%%

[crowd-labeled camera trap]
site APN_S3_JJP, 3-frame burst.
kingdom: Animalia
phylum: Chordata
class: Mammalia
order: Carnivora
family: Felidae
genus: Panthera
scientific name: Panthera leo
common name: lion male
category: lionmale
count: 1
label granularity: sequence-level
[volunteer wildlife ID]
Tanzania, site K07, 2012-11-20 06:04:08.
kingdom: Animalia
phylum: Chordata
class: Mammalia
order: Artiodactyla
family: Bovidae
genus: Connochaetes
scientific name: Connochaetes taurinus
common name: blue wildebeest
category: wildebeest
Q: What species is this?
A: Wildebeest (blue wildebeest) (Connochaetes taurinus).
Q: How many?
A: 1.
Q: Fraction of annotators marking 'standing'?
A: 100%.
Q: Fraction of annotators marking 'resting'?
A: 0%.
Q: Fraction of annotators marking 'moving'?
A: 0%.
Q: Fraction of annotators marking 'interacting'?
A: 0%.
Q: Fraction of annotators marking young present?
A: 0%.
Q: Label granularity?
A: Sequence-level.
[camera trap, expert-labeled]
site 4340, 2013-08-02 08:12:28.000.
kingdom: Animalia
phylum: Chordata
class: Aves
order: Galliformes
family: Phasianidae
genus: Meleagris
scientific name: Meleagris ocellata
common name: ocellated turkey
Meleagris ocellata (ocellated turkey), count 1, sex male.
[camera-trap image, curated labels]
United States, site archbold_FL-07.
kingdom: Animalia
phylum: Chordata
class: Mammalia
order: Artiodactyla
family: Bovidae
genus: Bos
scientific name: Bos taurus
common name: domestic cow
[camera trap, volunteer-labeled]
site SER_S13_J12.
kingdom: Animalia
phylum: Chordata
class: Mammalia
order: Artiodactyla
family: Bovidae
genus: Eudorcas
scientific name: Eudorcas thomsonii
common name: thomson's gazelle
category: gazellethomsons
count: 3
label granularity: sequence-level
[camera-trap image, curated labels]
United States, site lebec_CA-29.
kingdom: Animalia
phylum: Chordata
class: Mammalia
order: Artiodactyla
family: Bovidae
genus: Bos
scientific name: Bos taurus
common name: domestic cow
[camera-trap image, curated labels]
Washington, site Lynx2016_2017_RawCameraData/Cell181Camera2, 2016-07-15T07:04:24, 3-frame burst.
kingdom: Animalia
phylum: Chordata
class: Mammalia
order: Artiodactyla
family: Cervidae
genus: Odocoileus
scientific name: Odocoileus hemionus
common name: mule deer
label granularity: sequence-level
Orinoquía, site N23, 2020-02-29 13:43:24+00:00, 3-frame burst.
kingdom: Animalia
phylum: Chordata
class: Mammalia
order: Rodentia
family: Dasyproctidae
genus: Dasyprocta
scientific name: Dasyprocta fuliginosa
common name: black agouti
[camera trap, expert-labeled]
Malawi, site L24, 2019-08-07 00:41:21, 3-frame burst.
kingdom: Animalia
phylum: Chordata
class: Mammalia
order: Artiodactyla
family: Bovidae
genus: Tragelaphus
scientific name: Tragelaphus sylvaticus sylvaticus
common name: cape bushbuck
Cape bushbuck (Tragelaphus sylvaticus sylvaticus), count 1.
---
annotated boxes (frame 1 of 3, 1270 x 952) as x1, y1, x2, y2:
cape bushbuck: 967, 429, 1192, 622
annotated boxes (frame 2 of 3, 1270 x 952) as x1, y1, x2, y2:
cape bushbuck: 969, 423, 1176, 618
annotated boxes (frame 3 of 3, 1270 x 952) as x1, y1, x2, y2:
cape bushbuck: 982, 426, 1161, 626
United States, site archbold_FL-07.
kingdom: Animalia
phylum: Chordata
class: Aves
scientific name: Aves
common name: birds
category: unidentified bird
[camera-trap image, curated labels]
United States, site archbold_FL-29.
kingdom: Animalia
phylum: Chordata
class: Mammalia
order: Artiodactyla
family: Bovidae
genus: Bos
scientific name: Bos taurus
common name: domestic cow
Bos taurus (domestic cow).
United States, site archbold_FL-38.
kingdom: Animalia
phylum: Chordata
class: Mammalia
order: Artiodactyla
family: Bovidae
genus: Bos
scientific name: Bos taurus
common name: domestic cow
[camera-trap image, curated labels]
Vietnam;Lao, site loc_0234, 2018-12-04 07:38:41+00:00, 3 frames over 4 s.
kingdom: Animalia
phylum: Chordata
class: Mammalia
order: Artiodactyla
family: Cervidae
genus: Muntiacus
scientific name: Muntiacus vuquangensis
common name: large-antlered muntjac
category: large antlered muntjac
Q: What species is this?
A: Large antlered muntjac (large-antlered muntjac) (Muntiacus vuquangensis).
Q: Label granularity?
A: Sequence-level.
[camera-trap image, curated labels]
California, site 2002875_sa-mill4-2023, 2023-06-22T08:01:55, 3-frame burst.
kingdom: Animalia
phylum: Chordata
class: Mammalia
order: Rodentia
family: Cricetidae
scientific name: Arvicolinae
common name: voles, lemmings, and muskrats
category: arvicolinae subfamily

%%

◆ REQUIRED ACTION
Transcribe each line of the listing above precisely as it appears.

◆ OUTPUT OF THE TASK
[crowd-labeled camera trap]
site APN_S3_JJP, 3-frame burst.
kingdom: Animalia
phylum: Chordata
class: Mammalia
order: Carnivora
family: Felidae
genus: Panthera
scientific name: Panthera leo
common name: lion male
category: lionmale
count: 1
label granularity: sequence-level
[volunteer wildlife ID]
Tanzania, site K07, 2012-11-20 06:04:08.
kingdom: Animalia
phylum: Chordata
class: Mammalia
order: Artiodactyla
family: Bovidae
genus: Connochaetes
scientific name: Connochaetes taurinus
common name: blue wildebeest
category: wildebeest
Q: What species is this?
A: Wildebeest (blue wildebeest) (Connochaetes taurinus).
Q: How many?
A: 1.
Q: Fraction of annotators marking 'standing'?
A: 100%.
Q: Fraction of annotators marking 'resting'?
A: 0%.
Q: Fraction of annotators marking 'moving'?
A: 0%.
Q: Fraction of annotators marking 'interacting'?
A: 0%.
Q: Fraction of annotators marking young present?
A: 0%.
Q: Label granularity?
A: Sequence-level.
[camera trap, expert-labeled]
site 4340, 2013-08-02 08:12:28.000.
kingdom: Animalia
phylum: Chordata
class: Aves
order: Galliformes
family: Phasianidae
genus: Meleagris
scientific name: Meleagris ocellata
common name: ocellated turkey
Meleagris ocellata (ocellated turkey), count 1, sex male.
[camera-trap image, curated labels]
United States, site archbold_FL-07.
kingdom: Animalia
phylum: Chordata
class: Mammalia
order: Artiodactyla
family: Bovidae
genus: Bos
scientific name: Bos taurus
common name: domestic cow
[camera trap, volunteer-labeled]
site SER_S13_J12.
kingdom: Animalia
phylum: Chordata
class: Mammalia
order: Artiodactyla
family: Bovidae
genus: Eudorcas
scientific name: Eudorcas thomsonii
common name: thomson's gazelle
category: gazellethomsons
count: 3
label granularity: sequence-level
[camera-trap image, curated labels]
United States, site lebec_CA-29.
kingdom: Animalia
phylum: Chordata
class: Mammalia
order: Artiodactyla
family: Bovidae
genus: Bos
scientific name: Bos taurus
common name: domestic cow
[camera-trap image, curated labels]
Washington, site Lynx2016_2017_RawCameraData/Cell181Camera2, 2016-07-15T07:04:24, 3-frame burst.
kingdom: Animalia
phylum: Chordata
class: Mammalia
order: Artiodactyla
family: Cervidae
genus: Odocoileus
scientific name: Odocoileus hemionus
common name: mule deer
label granularity: sequence-level
Orinoquía, site N23, 2020-02-29 13:43:24+00:00, 3-frame burst.
kingdom: Animalia
phylum: Chordata
class: Mammalia
order: Rodentia
family: Dasyproctidae
genus: Dasyprocta
scientific name: Dasyprocta fuliginosa
common name: black agouti
[camera trap, expert-labeled]
Malawi, site L24, 2019-08-07 00:41:21, 3-frame burst.
kingdom: Animalia
phylum: Chordata
class: Mammalia
order: Artiodactyla
family: Bovidae
genus: Tragelaphus
scientific name: Tragelaphus sylvaticus sylvaticus
common name: cape bushbuck
Cape bushbuck (Tragelaphus sylvaticus sylvaticus), count 1.
---
annotated boxes (frame 1 of 3, 1270 x 952) as x1, y1, x2, y2:
cape bushbuck: 967, 429, 1192, 622
annotated boxes (frame 2 of 3, 1270 x 952) as x1, y1, x2, y2:
cape bushbuck: 969, 423, 1176, 618
annotated boxes (frame 3 of 3, 1270 x 952) as x1, y1, x2, y2:
cape bushbuck: 982, 426, 1161, 626
United States, site archbold_FL-07.
kingdom: Animalia
phylum: Chordata
class: Aves
scientific name: Aves
common name: birds
category: unidentified bird
[camera-trap image, curated labels]
United States, site archbold_FL-29.
kingdom: Animalia
phylum: Chordata
class: Mammalia
order: Artiodactyla
family: Bovidae
genus: Bos
scientific name: Bos taurus
common name: domestic cow
Bos taurus (domestic cow).
United States, site archbold_FL-38.
kingdom: Animalia
phylum: Chordata
class: Mammalia
order: Artiodactyla
family: Bovidae
genus: Bos
scientific name: Bos taurus
common name: domestic cow
[camera-trap image, curated labels]
Vietnam;Lao, site loc_0234, 2018-12-04 07:38:41+00:00, 3 frames over 4 s.
kingdom: Animalia
phylum: Chordata
class: Mammalia
order: Artiodactyla
family: Cervidae
genus: Muntiacus
scientific name: Muntiacus vuquangensis
common name: large-antlered muntjac
category: large antlered muntjac
Q: What species is this?
A: Large antlered muntjac (large-antlered muntjac) (Muntiacus vuquangensis).
Q: Label granularity?
A: Sequence-level.
[camera-trap image, curated labels]
California, site 2002875_sa-mill4-2023, 2023-06-22T08:01:55, 3-frame burst.
kingdom: Animalia
phylum: Chordata
class: Mammalia
order: Rodentia
family: Cricetidae
scientific name: Arvicolinae
common name: voles, lemmings, and muskrats
category: arvicolinae subfamily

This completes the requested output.